La situation périclite à vue d'œil, cela commence à sentir le roussi, des effluves nauséabonds emplissent l'air, des corps sans têtes, sans mains, tordus, déchiquetés, sauvagement broyés, jonchant, tel un amoncellement de détritus, des rues aux façades éventrées, calcinées, laissés sciemment au regard du monde qui les contemple incrédule à la une des quotidiens, sur les réseaux sociaux ou les chaînes de télévision.
Non, ce n'est pas du cinéma, un film de plus sur la guerre du Vietnam, ou les prouesses de Stallone en Afghanistan. C'est une tragédie qui se passe à deux pas de chez nous. Les cadavres sont ceux de gens qui nous ressemblent, parlent notre langue, croient au même Dieu, prient, jeûnent ; il y a quelques jours à peine, ils vaquaient encore paisiblement à leurs occupations.
Ces femmes, ces filles, enlevées, ligotées l'une à l'autre, menées comme un troupeau de bétail pour être vendues sur le marché aux esclaves, ressemblent à nos mères, nos femmes, nos sœurs, nos filles. Les enfants en bas à âge, dépecés, démembrés, égorgés, abandonnés sans sépulture, laissés à la charogne, parce que bouches inutiles à nourrir, n'ayant aucune valeur marchande, sont pareils aux nôtres.
Où sont la compassion, l'humanisme, la charité, qu'elle soit chrétienne, musulmane, juive, bouddhiste ? Où sont les rassemblements monstres à l'échelle planétaire des apôtres des droits de l'homme, de la non-violence qui mobilisent les masses contre la peine de mort dès qu'il y a un criminel à pendre, et qui restent froids, impassibles, devant tant d'atrocités planifiées, commises de sang-froid ?
Ces criminels ont atteint leur but : effrayer, atterrer, frapper les imaginations, de telle sorte que les gouvernements des grandes puissances, qui pourtant disposent d'une large palette de moyens pour définitivement éradiquer ce phénomène, réfléchissent à cent fois avant d'entamer une quelconque action à leur encontre.
Avant d'aller plus loin, je voudrais saluer la délégation cléricale qui s'est rendue auprès de déracinés de Mossoul. Elle leur a mis du baume au cœur. Mais ce n'est pas suffisant tant que les grandes puissances n'auront pas pris les mesures adéquates pour sauvegarder non seulement les chrétiens de cette région, mais plus encore les musulmans modérés, s'agissant comme il apparaît très clairement d'une guerre de civilisation et non de religion.
La responsabilité de ces puissances mêmes dans ce qui advient dans notre région est énorme, elles y sont impliquées jusqu'à la moelle. Sans vouloir entrer dans les détails, il est des régimes rétrogrades, rigoristes, dirigistes qu'elles soutiennent à bout de bras, détournant un regard complice des exactions quotidiennes que subissent leurs populations, étant en retour économiquement grassement dédommagées.

**VOS CONSIGNES**
(A) Dans le texte sur les exactions de la région de Mossoul, quelle délégation est saluée ?
(B) Recopiez un passage du texte sur les exactions de la région de Mossoul : commencez aux mots « Avant d'aller plus » et arrêtez-vous après « économiquement grassement dédommagées. ».
(C) Prolongez le texte sur les exactions de la région de Mossoul en reprenant après sa dernière phrase.

**DONNÉES PRÉSENTÉES**
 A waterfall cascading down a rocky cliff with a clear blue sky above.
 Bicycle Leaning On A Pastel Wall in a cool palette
---
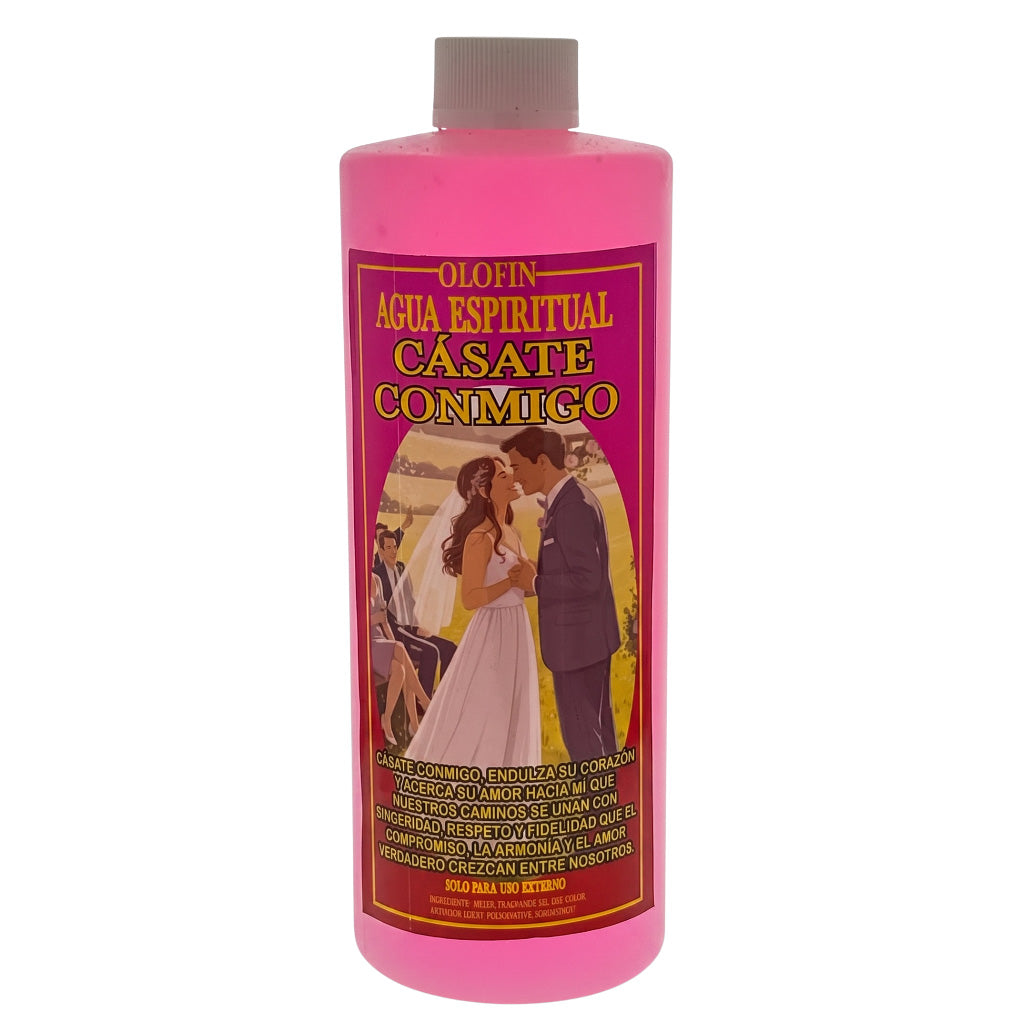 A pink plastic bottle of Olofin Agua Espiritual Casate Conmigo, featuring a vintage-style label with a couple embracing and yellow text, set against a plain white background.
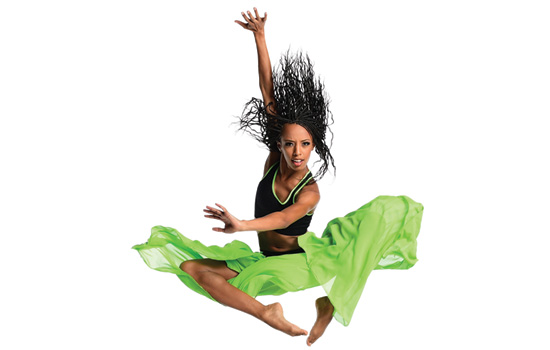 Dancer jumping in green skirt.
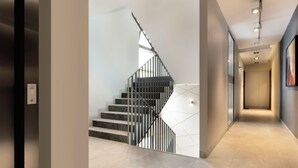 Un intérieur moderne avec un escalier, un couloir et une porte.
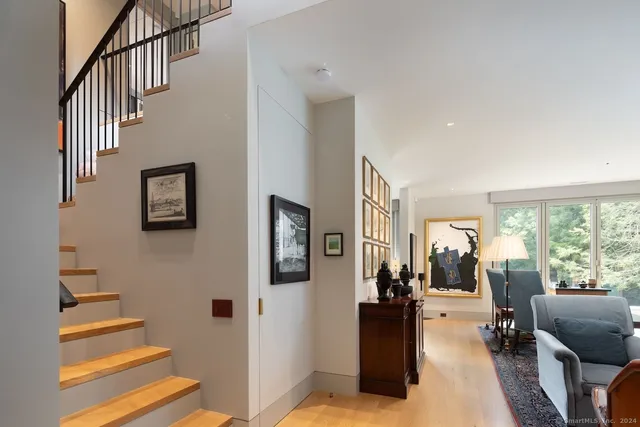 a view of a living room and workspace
...
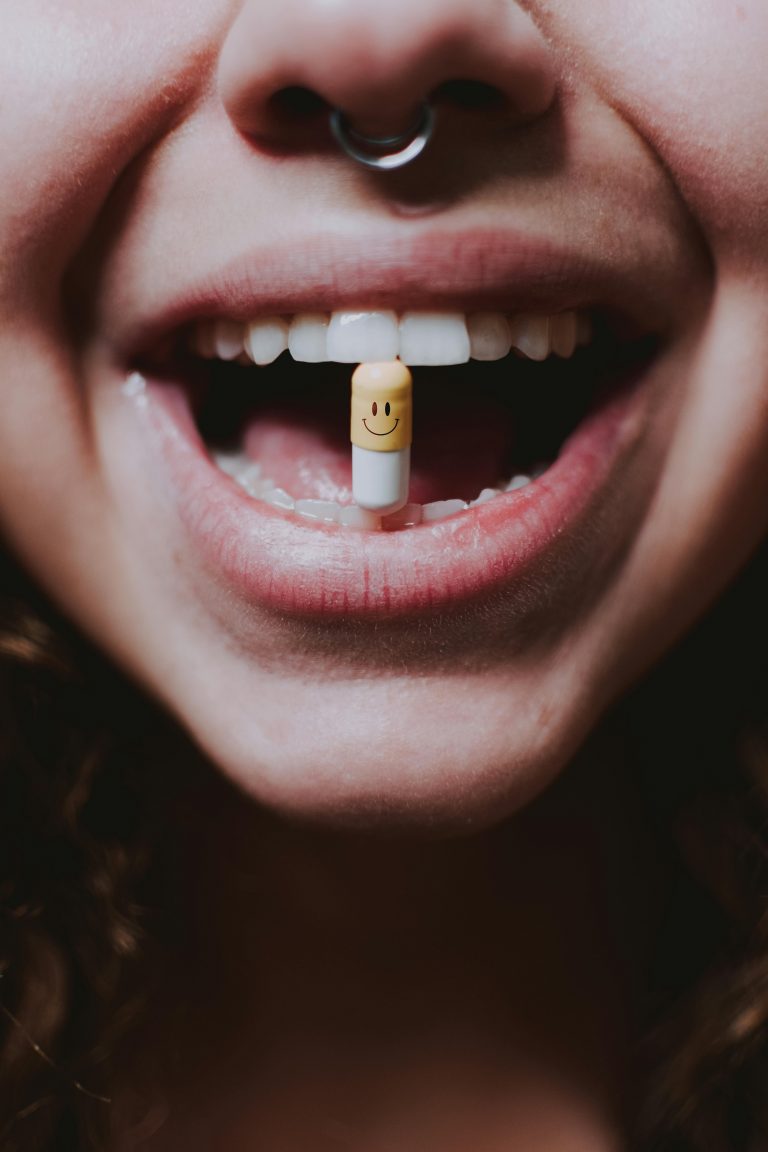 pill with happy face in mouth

**SECTION DES RÉPONSES**
(A) La délégation cléricale qui s'est rendue auprès de déracinés de Mossoul.

(B)
Avant d'aller plus loin, je voudrais saluer la délégation cléricale qui s'est rendue auprès de déracinés de Mossoul. Elle leur a mis du baume au cœur. Mais ce n'est pas suffisant tant que les grandes puissances n'auront pas pris les mesures adéquates pour sauvegarder non seulement les chrétiens de cette région, mais plus encore les musulmans modérés, s'agissant comme il apparaît très clairement d'une guerre de civilisation et non de religion.
La responsabilité de ces puissances mêmes dans ce qui advient dans notre région est énorme, elles y sont impliquées jusqu'à la moelle. Sans vouloir entrer dans les détails, il est des régimes rétrogrades, rigoristes, dirigistes qu'elles soutiennent à bout de bras, détournant un regard complice des exactions quotidiennes que subissent leurs populations, étant en retour économiquement grassement dédommagées.

(C)
Il n'y a qu'à constater la facilité avec laquelle ces mouvements appelés Daëch, al-Nosra, IIES ou autres, avec à leur tête des émirs, qu'on croyait de pacotille, ont en un tournemain envahi, grâce à un arsenal de pointe, d'immenses étendues, modifié la géographie de certains pays, pour se rendre compte qu'ils sont en fait les enfants illégitimes de quelques potentats fatigués de leurs galipettes, qui leur ont donné deux sous pour aller jouer ailleurs.
On ne devient pas une armée conquérante du jour au lendemain. Au départ il y a certainement eu encadrement, formation, discipline, exercices, hiérarchie, structuration, chaîne de commandement, même si à la base ce fut, comme on veut bien nous le faire croire, un rassemblement hétéroclite de va-nu-pieds soudés par un ressentiment religieux d'un âge antediluvien.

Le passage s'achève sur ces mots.